Toria Herd Posted August 12, 2016 Posted August 12, 2016 I feel like it would be beneficial to have a support system outside my cohort/department. Most of the people I've met so far though seem to have only made friends within the department. What do you think? Is it beneficial? How do I go about this?
Neist Posted August 13, 2016 Posted August 13, 2016 You might check to see if there's university-wide graduate student events. I know we have some here. However, I'm in the same boat. Our cohort is only five people (which is actually somewhat large for the program), and I'm slightly concerned that I'm not going to get along very well with all of them; I'm a pretty odd person, and I'm somewhat creepily optimistic, so I sometimes I get the impression that I weird people out. Personally, I think it's going to be healthy and preferable to have friends on both sides, within and outside of the department, if for no other reason because I have to imagine that departmental drama is inevitable, and I'd rather not be completely immersed in it.

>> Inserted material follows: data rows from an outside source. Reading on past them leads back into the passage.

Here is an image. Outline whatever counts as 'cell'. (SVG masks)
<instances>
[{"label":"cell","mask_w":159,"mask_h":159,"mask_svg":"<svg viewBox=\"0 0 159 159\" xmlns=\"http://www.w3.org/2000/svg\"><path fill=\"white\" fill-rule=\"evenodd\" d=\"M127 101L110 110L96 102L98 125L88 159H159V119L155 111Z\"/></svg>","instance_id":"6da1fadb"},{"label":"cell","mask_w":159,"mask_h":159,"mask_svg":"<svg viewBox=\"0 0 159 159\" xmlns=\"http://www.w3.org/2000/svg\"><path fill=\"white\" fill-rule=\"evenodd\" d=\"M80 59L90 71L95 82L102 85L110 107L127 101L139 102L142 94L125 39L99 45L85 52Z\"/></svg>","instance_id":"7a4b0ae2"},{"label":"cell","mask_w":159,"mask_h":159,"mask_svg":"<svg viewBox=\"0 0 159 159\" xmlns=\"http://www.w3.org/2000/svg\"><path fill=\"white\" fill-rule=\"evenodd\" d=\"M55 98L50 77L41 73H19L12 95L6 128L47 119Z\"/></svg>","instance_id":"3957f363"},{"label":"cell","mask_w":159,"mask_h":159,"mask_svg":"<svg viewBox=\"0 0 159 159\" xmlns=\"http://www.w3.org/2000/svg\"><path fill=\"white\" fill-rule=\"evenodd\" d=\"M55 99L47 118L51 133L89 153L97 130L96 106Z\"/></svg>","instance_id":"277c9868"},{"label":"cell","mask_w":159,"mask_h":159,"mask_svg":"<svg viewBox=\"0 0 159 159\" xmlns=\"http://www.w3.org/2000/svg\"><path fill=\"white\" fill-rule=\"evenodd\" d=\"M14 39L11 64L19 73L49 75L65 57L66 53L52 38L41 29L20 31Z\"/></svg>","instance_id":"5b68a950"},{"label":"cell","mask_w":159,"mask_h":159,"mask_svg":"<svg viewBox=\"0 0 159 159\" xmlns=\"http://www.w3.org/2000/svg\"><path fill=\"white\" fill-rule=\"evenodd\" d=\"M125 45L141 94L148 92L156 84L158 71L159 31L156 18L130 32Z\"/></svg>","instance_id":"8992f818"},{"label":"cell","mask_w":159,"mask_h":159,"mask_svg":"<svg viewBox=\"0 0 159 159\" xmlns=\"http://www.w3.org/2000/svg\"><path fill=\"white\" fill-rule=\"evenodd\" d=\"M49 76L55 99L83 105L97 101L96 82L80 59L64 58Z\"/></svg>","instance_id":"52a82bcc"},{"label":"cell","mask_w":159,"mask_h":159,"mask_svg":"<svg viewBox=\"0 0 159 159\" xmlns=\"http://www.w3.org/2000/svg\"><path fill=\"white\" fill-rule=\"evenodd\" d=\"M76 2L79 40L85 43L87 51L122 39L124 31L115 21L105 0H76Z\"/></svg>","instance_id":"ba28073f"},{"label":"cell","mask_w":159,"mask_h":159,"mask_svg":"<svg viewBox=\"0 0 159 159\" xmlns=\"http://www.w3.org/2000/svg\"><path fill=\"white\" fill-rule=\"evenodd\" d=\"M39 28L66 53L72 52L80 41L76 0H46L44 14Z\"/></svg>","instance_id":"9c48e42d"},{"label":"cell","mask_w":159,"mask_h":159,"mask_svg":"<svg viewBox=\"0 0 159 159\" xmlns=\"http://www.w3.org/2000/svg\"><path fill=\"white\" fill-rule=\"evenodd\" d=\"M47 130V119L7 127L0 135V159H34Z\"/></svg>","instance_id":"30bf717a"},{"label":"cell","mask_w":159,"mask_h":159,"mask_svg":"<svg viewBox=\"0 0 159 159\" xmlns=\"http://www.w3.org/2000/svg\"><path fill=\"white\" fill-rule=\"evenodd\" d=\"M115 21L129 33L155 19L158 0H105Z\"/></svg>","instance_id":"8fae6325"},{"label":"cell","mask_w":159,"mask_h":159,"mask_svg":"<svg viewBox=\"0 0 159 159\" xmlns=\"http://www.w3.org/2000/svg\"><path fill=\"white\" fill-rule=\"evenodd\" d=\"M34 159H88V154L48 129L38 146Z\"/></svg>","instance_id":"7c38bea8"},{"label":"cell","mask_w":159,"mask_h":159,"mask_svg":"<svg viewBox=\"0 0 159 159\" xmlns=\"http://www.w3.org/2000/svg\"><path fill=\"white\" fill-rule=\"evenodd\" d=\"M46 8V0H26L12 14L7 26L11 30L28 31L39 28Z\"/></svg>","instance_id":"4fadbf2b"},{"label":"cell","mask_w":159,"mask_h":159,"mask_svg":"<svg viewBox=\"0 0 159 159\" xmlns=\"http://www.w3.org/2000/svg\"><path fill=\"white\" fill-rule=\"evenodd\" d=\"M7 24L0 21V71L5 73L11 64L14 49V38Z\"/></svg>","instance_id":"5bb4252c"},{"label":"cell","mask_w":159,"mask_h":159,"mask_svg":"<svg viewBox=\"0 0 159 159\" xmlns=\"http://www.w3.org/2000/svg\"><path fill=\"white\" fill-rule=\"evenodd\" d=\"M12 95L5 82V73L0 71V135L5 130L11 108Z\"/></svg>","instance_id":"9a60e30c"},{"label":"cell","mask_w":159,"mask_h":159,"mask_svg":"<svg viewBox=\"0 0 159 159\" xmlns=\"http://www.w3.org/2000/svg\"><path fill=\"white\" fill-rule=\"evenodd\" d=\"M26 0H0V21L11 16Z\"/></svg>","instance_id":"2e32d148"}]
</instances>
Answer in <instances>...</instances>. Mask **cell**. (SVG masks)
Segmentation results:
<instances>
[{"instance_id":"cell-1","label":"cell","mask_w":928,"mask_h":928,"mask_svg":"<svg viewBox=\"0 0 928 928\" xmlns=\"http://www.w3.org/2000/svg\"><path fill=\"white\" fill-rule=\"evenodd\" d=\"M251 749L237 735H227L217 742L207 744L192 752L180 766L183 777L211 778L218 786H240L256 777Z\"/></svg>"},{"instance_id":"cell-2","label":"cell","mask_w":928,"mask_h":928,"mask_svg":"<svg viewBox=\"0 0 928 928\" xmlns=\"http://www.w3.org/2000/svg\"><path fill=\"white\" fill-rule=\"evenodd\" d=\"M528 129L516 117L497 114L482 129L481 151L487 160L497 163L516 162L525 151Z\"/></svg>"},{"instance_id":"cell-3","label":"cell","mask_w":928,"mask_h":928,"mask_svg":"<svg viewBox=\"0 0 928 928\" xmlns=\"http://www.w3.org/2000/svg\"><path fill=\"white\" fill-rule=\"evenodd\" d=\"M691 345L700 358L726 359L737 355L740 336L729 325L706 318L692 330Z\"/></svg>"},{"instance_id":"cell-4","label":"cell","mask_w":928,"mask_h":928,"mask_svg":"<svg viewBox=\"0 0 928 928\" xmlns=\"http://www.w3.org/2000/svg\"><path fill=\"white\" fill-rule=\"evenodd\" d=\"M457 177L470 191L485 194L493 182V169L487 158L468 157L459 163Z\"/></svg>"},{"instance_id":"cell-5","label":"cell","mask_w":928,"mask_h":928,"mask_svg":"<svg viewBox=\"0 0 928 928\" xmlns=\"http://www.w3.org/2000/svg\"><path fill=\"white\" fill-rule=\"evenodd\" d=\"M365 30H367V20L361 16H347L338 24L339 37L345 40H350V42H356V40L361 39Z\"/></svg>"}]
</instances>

Visualizer Posted September 9, 2016 Posted September 9, 2016 Most schools do have graduate-school-wide events. The ones I've gone to at my current school, however, have consisted mostly of people in each department sticking together, and maybe occasionally a group of people from one program would say a few words of people from another program. Also, although people in different science programs, particularly within a broader "umbrella" like biology-related sciences (e.g. biophysics vs. genetics vs. cancer biology) would socialize together every so often, it seemed that the science and humanities graduate students acted as though they were allergic to each other. It probably didn't help that these events were during orientation week, though. I'd hope that after people already know everyone in their own programs, they are more motivated to branch out and talk to people from completely different programs.